▶ やること:
**A.** 〈タンホイザー〉の感想文によると、この公演の会場はどこか。
**B.** 〈タンホイザー〉の感想文のうち、「日本人歌手陣もそれぞれ安定し」から「京から移籍した荒木さん?)。」までを、両端を含めて一字も変えずに書き写せ。
**C.** 〈タンホイザー〉の感想文について、最後の行の後に続きを書き足せ。

▶ 与えられた文章:
──────────────────────────────

1週間遅れの二期会オペラ〈タンホイザー〉の感想です。手短に。
初日だったこともあるのか、前半、安全運転っぽさを感じたけども、尻上がりに熱を帯びて、最終幕は大いに盛り上がった舞台となった。
今回の公演は好きなサイモン・モニール目当てだったが、1幕は彼にしてはかなり抑えた歌唱に聞こえ、「楽してね?」とややがっかり。だが、2,3幕と進むにつれて、本来の伸びがあって、清々しいテノールが聞かれた。特に第3幕の「ローマ語り」は気持ち入った熱唱で、ワールドクラスの実力を見せてくれた。
日本人歌手陣もそれぞれ安定したパフォーマンス。ただ、この楽劇のもつ濃さに対して、キャラ負けしているというか、目立たなく印象が薄いのが残念。
新国立劇場合唱団による合唱は、毎度のことだが、本当に美しい。このドラマ、合唱の美しさが相当大事だと思うので、貢献度大。
アクセル・コーバーさんは初めて聴く方だが、読響から緊張感あってドラマティックな音を引き出し、お見事。読響は、各パート活躍だったが、私にはオーボエのソロが胸に響いた(東京から移籍した荒木さん?)。
4階席からだと見切れてないところもあるが、演出は読み替えではないが、モダンで美しい舞台だった。冒頭、絵からダンサーたちが飛び出してくるような仕掛けは楽しめた。ダンサーさんたちの踊りや動きも、目茶、エロティックで艶めかしい。観ていてドキドキ。
聴衆は7割ぐらいの入りで、結構空席もあったが、終演後は大きな拍手とブラボー、ブラビーが舞い、気持ちよい観劇だった。
タンホイザー
オペラ全3幕
日本語字幕付原語(ドイツ語)上演
台本・作曲:リヒャルト・ワーグナー
(パリ版準拠(一部ドレスデン版を使用)にて上演)
公演日時:2024.02.28(水) 17:00開演
会場名: 東京文化会館 大ホール
指揮: アクセル・コーバー
演出: キース・ウォーナー
演出補: カタリーナ・カステニング
装置: ボリス・クドルチカ
衣裳: カスパー・グラーナー
照明: ジョン・ビショップ
振付: カール・アルフレッド・シュライナー
映像: ミコワイ・モレンダ
合唱指揮: 三澤洋史
音楽アシスタント: 石坂 宏
演出助手: 彌六
舞台監督: 幸泉浩司
公演監督: 佐々木典子
公演監督補: 大野徹也
0302(土)

──────────────────────────────

▶ 提供された記録:

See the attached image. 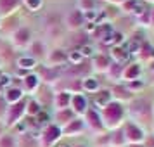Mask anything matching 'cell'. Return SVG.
Here are the masks:
<instances>
[{
  "label": "cell",
  "mask_w": 154,
  "mask_h": 147,
  "mask_svg": "<svg viewBox=\"0 0 154 147\" xmlns=\"http://www.w3.org/2000/svg\"><path fill=\"white\" fill-rule=\"evenodd\" d=\"M82 87H83V90L92 92V93H97L99 92V81L95 78H85L82 81Z\"/></svg>",
  "instance_id": "13"
},
{
  "label": "cell",
  "mask_w": 154,
  "mask_h": 147,
  "mask_svg": "<svg viewBox=\"0 0 154 147\" xmlns=\"http://www.w3.org/2000/svg\"><path fill=\"white\" fill-rule=\"evenodd\" d=\"M137 21H139L140 26H146V28H151V9H146L140 16H137Z\"/></svg>",
  "instance_id": "16"
},
{
  "label": "cell",
  "mask_w": 154,
  "mask_h": 147,
  "mask_svg": "<svg viewBox=\"0 0 154 147\" xmlns=\"http://www.w3.org/2000/svg\"><path fill=\"white\" fill-rule=\"evenodd\" d=\"M121 71H123V66H121V64L111 63L109 69H107V73H109V76H111L112 80H121Z\"/></svg>",
  "instance_id": "15"
},
{
  "label": "cell",
  "mask_w": 154,
  "mask_h": 147,
  "mask_svg": "<svg viewBox=\"0 0 154 147\" xmlns=\"http://www.w3.org/2000/svg\"><path fill=\"white\" fill-rule=\"evenodd\" d=\"M87 125L90 126L94 132H100L104 125H102V119H100V114L94 109H88L87 111Z\"/></svg>",
  "instance_id": "5"
},
{
  "label": "cell",
  "mask_w": 154,
  "mask_h": 147,
  "mask_svg": "<svg viewBox=\"0 0 154 147\" xmlns=\"http://www.w3.org/2000/svg\"><path fill=\"white\" fill-rule=\"evenodd\" d=\"M139 52H140V54H139L140 59H144V61H147V63H152V61H154V45L144 42V45L140 47Z\"/></svg>",
  "instance_id": "10"
},
{
  "label": "cell",
  "mask_w": 154,
  "mask_h": 147,
  "mask_svg": "<svg viewBox=\"0 0 154 147\" xmlns=\"http://www.w3.org/2000/svg\"><path fill=\"white\" fill-rule=\"evenodd\" d=\"M151 111H152V119H154V102L151 104Z\"/></svg>",
  "instance_id": "28"
},
{
  "label": "cell",
  "mask_w": 154,
  "mask_h": 147,
  "mask_svg": "<svg viewBox=\"0 0 154 147\" xmlns=\"http://www.w3.org/2000/svg\"><path fill=\"white\" fill-rule=\"evenodd\" d=\"M128 50H125L123 47H112L111 50V57H112V61L116 64H121V63H125L126 59H128Z\"/></svg>",
  "instance_id": "9"
},
{
  "label": "cell",
  "mask_w": 154,
  "mask_h": 147,
  "mask_svg": "<svg viewBox=\"0 0 154 147\" xmlns=\"http://www.w3.org/2000/svg\"><path fill=\"white\" fill-rule=\"evenodd\" d=\"M114 2H118V4H123V2H125V0H114Z\"/></svg>",
  "instance_id": "31"
},
{
  "label": "cell",
  "mask_w": 154,
  "mask_h": 147,
  "mask_svg": "<svg viewBox=\"0 0 154 147\" xmlns=\"http://www.w3.org/2000/svg\"><path fill=\"white\" fill-rule=\"evenodd\" d=\"M69 61L71 63H75V64H80L82 61H83V56H82L80 52H71L69 54Z\"/></svg>",
  "instance_id": "21"
},
{
  "label": "cell",
  "mask_w": 154,
  "mask_h": 147,
  "mask_svg": "<svg viewBox=\"0 0 154 147\" xmlns=\"http://www.w3.org/2000/svg\"><path fill=\"white\" fill-rule=\"evenodd\" d=\"M142 76V68H140L139 63H130L123 66V71H121V80H125L126 83H130L133 80H140Z\"/></svg>",
  "instance_id": "4"
},
{
  "label": "cell",
  "mask_w": 154,
  "mask_h": 147,
  "mask_svg": "<svg viewBox=\"0 0 154 147\" xmlns=\"http://www.w3.org/2000/svg\"><path fill=\"white\" fill-rule=\"evenodd\" d=\"M132 116L137 121H142V119H152V111H151V104L147 100H135L132 104Z\"/></svg>",
  "instance_id": "3"
},
{
  "label": "cell",
  "mask_w": 154,
  "mask_h": 147,
  "mask_svg": "<svg viewBox=\"0 0 154 147\" xmlns=\"http://www.w3.org/2000/svg\"><path fill=\"white\" fill-rule=\"evenodd\" d=\"M83 12L82 11H73V12H69V16H68V24H69L71 28H80L82 24H83Z\"/></svg>",
  "instance_id": "11"
},
{
  "label": "cell",
  "mask_w": 154,
  "mask_h": 147,
  "mask_svg": "<svg viewBox=\"0 0 154 147\" xmlns=\"http://www.w3.org/2000/svg\"><path fill=\"white\" fill-rule=\"evenodd\" d=\"M71 106H73V109H75V112H87V99L83 97V95H73L71 97Z\"/></svg>",
  "instance_id": "7"
},
{
  "label": "cell",
  "mask_w": 154,
  "mask_h": 147,
  "mask_svg": "<svg viewBox=\"0 0 154 147\" xmlns=\"http://www.w3.org/2000/svg\"><path fill=\"white\" fill-rule=\"evenodd\" d=\"M83 130V121L82 119H71L69 125L66 126V133H78Z\"/></svg>",
  "instance_id": "14"
},
{
  "label": "cell",
  "mask_w": 154,
  "mask_h": 147,
  "mask_svg": "<svg viewBox=\"0 0 154 147\" xmlns=\"http://www.w3.org/2000/svg\"><path fill=\"white\" fill-rule=\"evenodd\" d=\"M12 5H16V0H0V7L4 11H9Z\"/></svg>",
  "instance_id": "22"
},
{
  "label": "cell",
  "mask_w": 154,
  "mask_h": 147,
  "mask_svg": "<svg viewBox=\"0 0 154 147\" xmlns=\"http://www.w3.org/2000/svg\"><path fill=\"white\" fill-rule=\"evenodd\" d=\"M123 9H125V12H130V14H133L135 17L140 16L146 11L142 0H125V2H123Z\"/></svg>",
  "instance_id": "6"
},
{
  "label": "cell",
  "mask_w": 154,
  "mask_h": 147,
  "mask_svg": "<svg viewBox=\"0 0 154 147\" xmlns=\"http://www.w3.org/2000/svg\"><path fill=\"white\" fill-rule=\"evenodd\" d=\"M80 54H82L83 57H87V56H94V49H92L90 45H85V47H82Z\"/></svg>",
  "instance_id": "23"
},
{
  "label": "cell",
  "mask_w": 154,
  "mask_h": 147,
  "mask_svg": "<svg viewBox=\"0 0 154 147\" xmlns=\"http://www.w3.org/2000/svg\"><path fill=\"white\" fill-rule=\"evenodd\" d=\"M152 133H154V125H152Z\"/></svg>",
  "instance_id": "32"
},
{
  "label": "cell",
  "mask_w": 154,
  "mask_h": 147,
  "mask_svg": "<svg viewBox=\"0 0 154 147\" xmlns=\"http://www.w3.org/2000/svg\"><path fill=\"white\" fill-rule=\"evenodd\" d=\"M94 66H95L99 71H107L109 66H111V57L109 56H97L94 59Z\"/></svg>",
  "instance_id": "12"
},
{
  "label": "cell",
  "mask_w": 154,
  "mask_h": 147,
  "mask_svg": "<svg viewBox=\"0 0 154 147\" xmlns=\"http://www.w3.org/2000/svg\"><path fill=\"white\" fill-rule=\"evenodd\" d=\"M112 102V93L109 90H102V92H97V95H95V106H99L100 109L106 107V106Z\"/></svg>",
  "instance_id": "8"
},
{
  "label": "cell",
  "mask_w": 154,
  "mask_h": 147,
  "mask_svg": "<svg viewBox=\"0 0 154 147\" xmlns=\"http://www.w3.org/2000/svg\"><path fill=\"white\" fill-rule=\"evenodd\" d=\"M125 107L119 104V102H109V104L102 107V112H100V119H102V125L107 126V128H118L123 121H125Z\"/></svg>",
  "instance_id": "1"
},
{
  "label": "cell",
  "mask_w": 154,
  "mask_h": 147,
  "mask_svg": "<svg viewBox=\"0 0 154 147\" xmlns=\"http://www.w3.org/2000/svg\"><path fill=\"white\" fill-rule=\"evenodd\" d=\"M128 147H146L144 144H139V145H128Z\"/></svg>",
  "instance_id": "29"
},
{
  "label": "cell",
  "mask_w": 154,
  "mask_h": 147,
  "mask_svg": "<svg viewBox=\"0 0 154 147\" xmlns=\"http://www.w3.org/2000/svg\"><path fill=\"white\" fill-rule=\"evenodd\" d=\"M59 135H61V130H59V128H56V126H50L49 132H47V142H52V140H56Z\"/></svg>",
  "instance_id": "20"
},
{
  "label": "cell",
  "mask_w": 154,
  "mask_h": 147,
  "mask_svg": "<svg viewBox=\"0 0 154 147\" xmlns=\"http://www.w3.org/2000/svg\"><path fill=\"white\" fill-rule=\"evenodd\" d=\"M109 142H111V145H118V147H125L126 145L125 137H123V133H121V132L112 133L111 137H109Z\"/></svg>",
  "instance_id": "17"
},
{
  "label": "cell",
  "mask_w": 154,
  "mask_h": 147,
  "mask_svg": "<svg viewBox=\"0 0 154 147\" xmlns=\"http://www.w3.org/2000/svg\"><path fill=\"white\" fill-rule=\"evenodd\" d=\"M80 147H83V145H80Z\"/></svg>",
  "instance_id": "33"
},
{
  "label": "cell",
  "mask_w": 154,
  "mask_h": 147,
  "mask_svg": "<svg viewBox=\"0 0 154 147\" xmlns=\"http://www.w3.org/2000/svg\"><path fill=\"white\" fill-rule=\"evenodd\" d=\"M56 102H57V106H59L61 109H66V107L69 106V102H71V95L66 93V92H64V93H59L57 99H56Z\"/></svg>",
  "instance_id": "18"
},
{
  "label": "cell",
  "mask_w": 154,
  "mask_h": 147,
  "mask_svg": "<svg viewBox=\"0 0 154 147\" xmlns=\"http://www.w3.org/2000/svg\"><path fill=\"white\" fill-rule=\"evenodd\" d=\"M19 64H21L23 68H31L33 66V59H21Z\"/></svg>",
  "instance_id": "24"
},
{
  "label": "cell",
  "mask_w": 154,
  "mask_h": 147,
  "mask_svg": "<svg viewBox=\"0 0 154 147\" xmlns=\"http://www.w3.org/2000/svg\"><path fill=\"white\" fill-rule=\"evenodd\" d=\"M126 88H128L130 93L140 90V88H144V80H133V81H130V83L126 85Z\"/></svg>",
  "instance_id": "19"
},
{
  "label": "cell",
  "mask_w": 154,
  "mask_h": 147,
  "mask_svg": "<svg viewBox=\"0 0 154 147\" xmlns=\"http://www.w3.org/2000/svg\"><path fill=\"white\" fill-rule=\"evenodd\" d=\"M9 93H11V95H9V99H11V100H12V99H19V95H21V93H19V90H11Z\"/></svg>",
  "instance_id": "26"
},
{
  "label": "cell",
  "mask_w": 154,
  "mask_h": 147,
  "mask_svg": "<svg viewBox=\"0 0 154 147\" xmlns=\"http://www.w3.org/2000/svg\"><path fill=\"white\" fill-rule=\"evenodd\" d=\"M24 83H26V87H29V88H31V87H35V85H36V76L26 78V81H24Z\"/></svg>",
  "instance_id": "25"
},
{
  "label": "cell",
  "mask_w": 154,
  "mask_h": 147,
  "mask_svg": "<svg viewBox=\"0 0 154 147\" xmlns=\"http://www.w3.org/2000/svg\"><path fill=\"white\" fill-rule=\"evenodd\" d=\"M142 2H149V4H154V0H142Z\"/></svg>",
  "instance_id": "30"
},
{
  "label": "cell",
  "mask_w": 154,
  "mask_h": 147,
  "mask_svg": "<svg viewBox=\"0 0 154 147\" xmlns=\"http://www.w3.org/2000/svg\"><path fill=\"white\" fill-rule=\"evenodd\" d=\"M121 133L125 137L126 145H139V144L146 142V130L135 121H126Z\"/></svg>",
  "instance_id": "2"
},
{
  "label": "cell",
  "mask_w": 154,
  "mask_h": 147,
  "mask_svg": "<svg viewBox=\"0 0 154 147\" xmlns=\"http://www.w3.org/2000/svg\"><path fill=\"white\" fill-rule=\"evenodd\" d=\"M151 28H154V7L151 9Z\"/></svg>",
  "instance_id": "27"
}]
</instances>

──────────────────────────────

▶ 演習の結果:
**A.** 東京文化会館 大ホール

**B.**
日本人歌手陣もそれぞれ安定したパフォーマンス。ただ、この楽劇のもつ濃さに対して、キャラ負けしているというか、目立たなく印象が薄いのが残念。
新国立劇場合唱団による合唱は、毎度のことだが、本当に美しい。このドラマ、合唱の美しさが相当大事だと思うので、貢献度大。
アクセル・コーバーさんは初めて聴く方だが、読響から緊張感あってドラマティックな音を引き出し、お見事。読響は、各パート活躍だったが、私にはオーボエのソロが胸に響いた(東京から移籍した荒木さん?)。

**C.**
Hermannヘルマン: 加藤宏隆
Tannhäuserタンホイザー:サイモン・オニール
Wolfram von Eschenbach ヴォルフラム:大沼 徹
Walther von der Vogelweideヴァルター :高野二郎
Biterolfビーテロルフ:近藤 圭
Heinrich der Schreiberハインリヒ:児玉和弘
Reinmar von Zweterラインマル:清水宏樹
Elisabethエリーザベト:渡邊仁美
Venusヴェーヌス:林 正子
Ein junger Hirt牧童:朝倉春菜
Vier Edelknaben 4人の小姓:本田ゆりこ、黒田詩織、実川裕紀、本多 都
Chorus 合唱:二期会合唱団
Orchestra管弦楽:読売日本交響楽団
Opera in three acts
Sung in the original (German) language with Japanese supertitles
Libretto and Music by RICHARD WAGNER
An original production of Opéra national du Rhin
WED. 28. 17:00 February 2024
at Tokyo Bunaka Kaikan (Japan)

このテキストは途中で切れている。